>> Start Available data
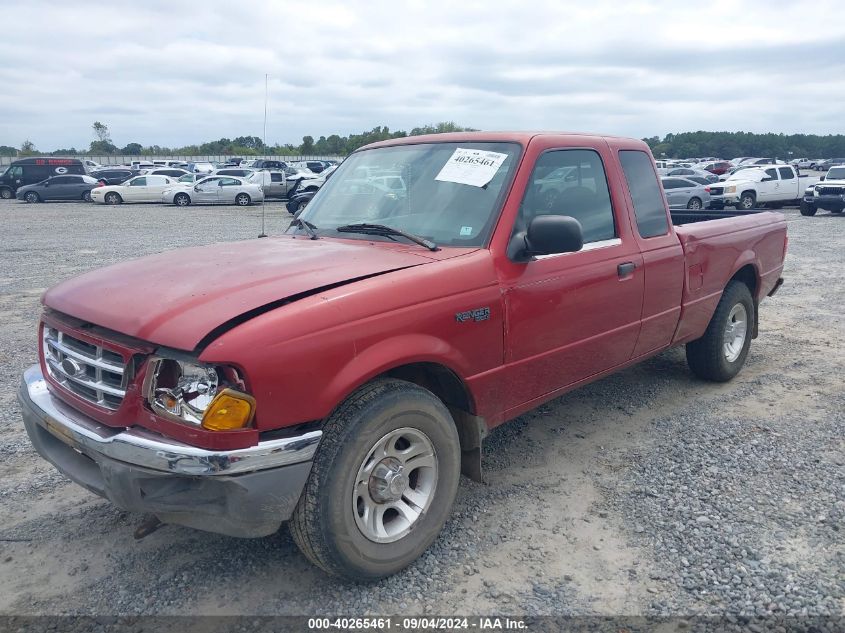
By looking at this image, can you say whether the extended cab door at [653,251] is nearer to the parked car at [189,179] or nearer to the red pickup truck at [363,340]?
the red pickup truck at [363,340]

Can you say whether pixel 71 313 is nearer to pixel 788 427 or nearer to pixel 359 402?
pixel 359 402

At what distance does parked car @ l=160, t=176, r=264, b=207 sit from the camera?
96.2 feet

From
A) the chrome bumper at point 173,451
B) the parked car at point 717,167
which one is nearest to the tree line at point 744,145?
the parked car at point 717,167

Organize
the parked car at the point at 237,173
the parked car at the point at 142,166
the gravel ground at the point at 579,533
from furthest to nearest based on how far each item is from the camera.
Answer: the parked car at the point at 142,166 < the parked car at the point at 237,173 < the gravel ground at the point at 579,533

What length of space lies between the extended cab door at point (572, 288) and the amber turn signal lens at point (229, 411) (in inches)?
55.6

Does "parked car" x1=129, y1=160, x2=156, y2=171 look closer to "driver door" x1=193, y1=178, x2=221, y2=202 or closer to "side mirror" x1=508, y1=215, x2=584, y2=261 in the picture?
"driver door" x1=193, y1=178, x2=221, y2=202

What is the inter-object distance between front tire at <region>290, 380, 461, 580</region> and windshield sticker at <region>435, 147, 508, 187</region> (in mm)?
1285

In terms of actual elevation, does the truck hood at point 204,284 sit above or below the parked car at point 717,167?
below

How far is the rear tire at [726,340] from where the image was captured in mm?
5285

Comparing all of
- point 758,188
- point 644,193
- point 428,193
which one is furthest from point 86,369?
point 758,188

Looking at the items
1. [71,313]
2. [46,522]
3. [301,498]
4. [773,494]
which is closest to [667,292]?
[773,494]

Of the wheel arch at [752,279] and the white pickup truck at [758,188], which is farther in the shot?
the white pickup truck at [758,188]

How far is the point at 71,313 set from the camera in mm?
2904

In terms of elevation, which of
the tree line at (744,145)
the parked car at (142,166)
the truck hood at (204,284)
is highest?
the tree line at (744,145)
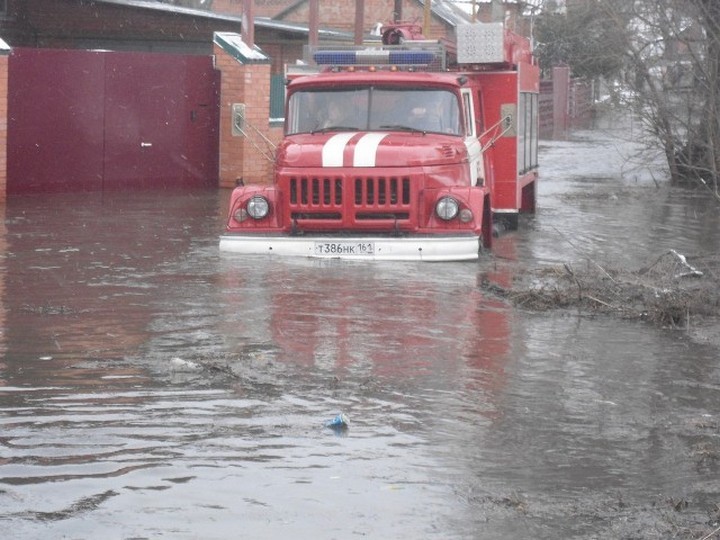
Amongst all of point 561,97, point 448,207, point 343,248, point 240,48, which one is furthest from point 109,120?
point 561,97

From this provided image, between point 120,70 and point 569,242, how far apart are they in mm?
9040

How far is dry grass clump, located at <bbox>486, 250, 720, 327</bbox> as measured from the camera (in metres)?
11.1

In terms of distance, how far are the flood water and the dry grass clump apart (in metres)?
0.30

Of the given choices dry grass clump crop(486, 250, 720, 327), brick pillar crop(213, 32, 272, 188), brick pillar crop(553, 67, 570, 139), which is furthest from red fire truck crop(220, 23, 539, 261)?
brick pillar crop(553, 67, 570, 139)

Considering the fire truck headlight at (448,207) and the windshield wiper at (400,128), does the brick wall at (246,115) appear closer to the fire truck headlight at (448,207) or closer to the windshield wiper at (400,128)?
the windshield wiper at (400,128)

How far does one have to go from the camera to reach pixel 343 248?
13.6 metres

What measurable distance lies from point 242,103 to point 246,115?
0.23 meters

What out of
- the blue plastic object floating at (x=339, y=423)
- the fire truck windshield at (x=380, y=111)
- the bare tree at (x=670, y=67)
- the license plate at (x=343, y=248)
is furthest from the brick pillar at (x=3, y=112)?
>> End Available data
- _Task to carry out_
Convert all of the data above into a JSON list of strings with one string per line, skipping blank lines. Leave the pictures out of the answer.

- _Response to the task_
[
  "By looking at this image, can you say whether the extended cab door at [653,251] is nearer to the parked car at [189,179] or nearer to the red pickup truck at [363,340]?",
  "the red pickup truck at [363,340]",
  "Can you say whether pixel 71 313 is nearer to pixel 788 427 or nearer to pixel 359 402?",
  "pixel 359 402",
  "At what distance does parked car @ l=160, t=176, r=264, b=207 sit from the camera?",
  "96.2 feet",
  "From",
  "A) the chrome bumper at point 173,451",
  "B) the parked car at point 717,167",
  "which one is nearest to the tree line at point 744,145?",
  "the parked car at point 717,167",
  "Organize",
  "the parked car at the point at 237,173",
  "the parked car at the point at 142,166",
  "the gravel ground at the point at 579,533",
  "from furthest to nearest based on how far each item is from the camera.",
  "Answer: the parked car at the point at 142,166 < the parked car at the point at 237,173 < the gravel ground at the point at 579,533",
  "What length of space lies between the extended cab door at point (572, 288) and the amber turn signal lens at point (229, 411) (in inches)?",
  "55.6",
  "Does \"parked car\" x1=129, y1=160, x2=156, y2=171 look closer to \"driver door\" x1=193, y1=178, x2=221, y2=202 or closer to \"side mirror\" x1=508, y1=215, x2=584, y2=261 in the picture?",
  "\"driver door\" x1=193, y1=178, x2=221, y2=202",
  "What is the inter-object distance between front tire at <region>290, 380, 461, 580</region> and windshield sticker at <region>435, 147, 508, 187</region> (in mm)?",
  "1285",
  "In terms of actual elevation, does the truck hood at point 204,284 sit above or below the parked car at point 717,167?",
  "below",
  "How far is the rear tire at [726,340] from where the image was captured in mm?",
  "5285",
  "Comparing all of",
  "- point 758,188",
  "- point 644,193",
  "- point 428,193",
  "which one is furthest from point 86,369?",
  "point 758,188",
  "Looking at the items",
  "1. [71,313]",
  "2. [46,522]",
  "3. [301,498]",
  "4. [773,494]",
  "which is closest to [667,292]?",
  "[773,494]",
  "Of the wheel arch at [752,279] and the white pickup truck at [758,188], which is farther in the shot?",
  "the white pickup truck at [758,188]",
  "How far is the point at 71,313 set from the camera in mm?",
  "2904",
  "In terms of elevation, which of",
  "the tree line at (744,145)",
  "the parked car at (142,166)",
  "the truck hood at (204,284)",
  "is highest?",
  "the tree line at (744,145)",
  "Amongst all of point 561,97, point 448,207, point 343,248, point 240,48, which one is furthest from point 109,120?",
  "point 561,97",
  "From this provided image, between point 120,70 and point 569,242, how far apart are they in mm?",
  "9040",
  "How far is dry grass clump, located at <bbox>486, 250, 720, 327</bbox> as measured from the camera (in metres)?",
  "11.1",
  "In terms of distance, how far are the flood water and the dry grass clump apart (in metres)?",
  "0.30",
  "Of the given choices dry grass clump crop(486, 250, 720, 327), brick pillar crop(213, 32, 272, 188), brick pillar crop(553, 67, 570, 139), which is furthest from red fire truck crop(220, 23, 539, 261)?",
  "brick pillar crop(553, 67, 570, 139)",
  "Considering the fire truck headlight at (448,207) and the windshield wiper at (400,128), does the brick wall at (246,115) appear closer to the fire truck headlight at (448,207) or closer to the windshield wiper at (400,128)?",
  "the windshield wiper at (400,128)",
  "How far does one have to go from the camera to reach pixel 343 248?",
  "13.6 metres",
  "What measurable distance lies from point 242,103 to point 246,115?",
  "0.23 meters",
  "What out of",
  "- the blue plastic object floating at (x=339, y=423)",
  "- the fire truck windshield at (x=380, y=111)",
  "- the bare tree at (x=670, y=67)",
  "- the license plate at (x=343, y=248)",
  "is furthest from the brick pillar at (x=3, y=112)?"
]